State budget cuts are the main cause for the closure of Rosie the Riveter Charter High School, school officials said, but there is hope the school will reopen next fall.
“The cuts this year were about 15%, but this has been progressive,” said Alexandra Torres, executive director of the nonprofit Women in Non-Traditional Employment Roles, which managed the school. “It was heartbreaking, but we are going to take a break and secure funding and open the school again. Everything has to do with finances.”
The charter school, first opened in 2007 and authorized by Long Beach Unified School District, had about 40 students enrolled last year. About a dozen graduated, but the rest had to be transferred to other high schools. Additionally, five teachers were laid off, Torres said.

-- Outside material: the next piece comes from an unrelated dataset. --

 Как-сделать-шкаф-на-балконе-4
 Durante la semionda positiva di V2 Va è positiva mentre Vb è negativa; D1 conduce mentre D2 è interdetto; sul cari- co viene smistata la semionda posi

Having only 40 students was another reason why the school was forced to shut its doors, Torres said. The number of students directly impacted the school’s per-pupil money from the state.
Charter schools receive public money, and private donations, and are certified by the school district, but are not subject to some of the same rules as other public schools.
Rosie the Riveter Charter High School followed a similar, difficult curriculum as LBUSD, Torre said. In addition to typical high school classes, there was special emphasis on life and employment skills.
Yolanda Morga, 17, is an alumna of the high school. She graduated in June and is applying for college.
“When I heard the school was closing, I didn’t believe it,” she said. “It was a good school and I know a lot of people who would have liked it there. There were less students than at a typical high school, so there was more one-on-one time with teachers.”
Morga said she and her peers and teachers at the charter school were like family. She said she found help at the school both academically and personally that helped her get to graduation day.
Raina Espinoza, 16, attended the charter school last year. Since the closure, the Long Beach resident decided to enroll at the Port of Los Angeles High School, a charter school in San Pedro.
“I will miss all the teachers,” she said. “Especially Ms. Linda Parrott, the principal. I was closest to her.”
Today, an unfinished mural of Rosie the Riveter overlooks empty halls. The transferred students are in their first few weeks studying at other schools. Unfortunately, Torres said some decided to give up on their dream of graduating, deciding instead to drop out rather than try another high school.
Although WINTER, the Los Angeles-based nonprofit that oversaw the school, did contribute money, Torres said the $80,000 WINTER spent last year was too much for the nonprofit to continue to absorb.
“We need to raise money specifically for the school,” she said. In order to reopen next fall, the school needs to raise $150,000 by December, Torres said.
She is planning two fundraising campaigns, along with applying for grant money. She said the first campaign will be to collect pennies for education, and the second will be to secure 150 sponsors committed to giving $1,000 to the school.
Rosie the Riveter Charter High School is located at 690 Studebaker Rd. The space is leased for $1 a year from the power plant located next door.
During the closure, Torres said the school would be used for some adult training sessions for WINTER’s adult programs that help women get the job skills and training they need to work in construction and building trades.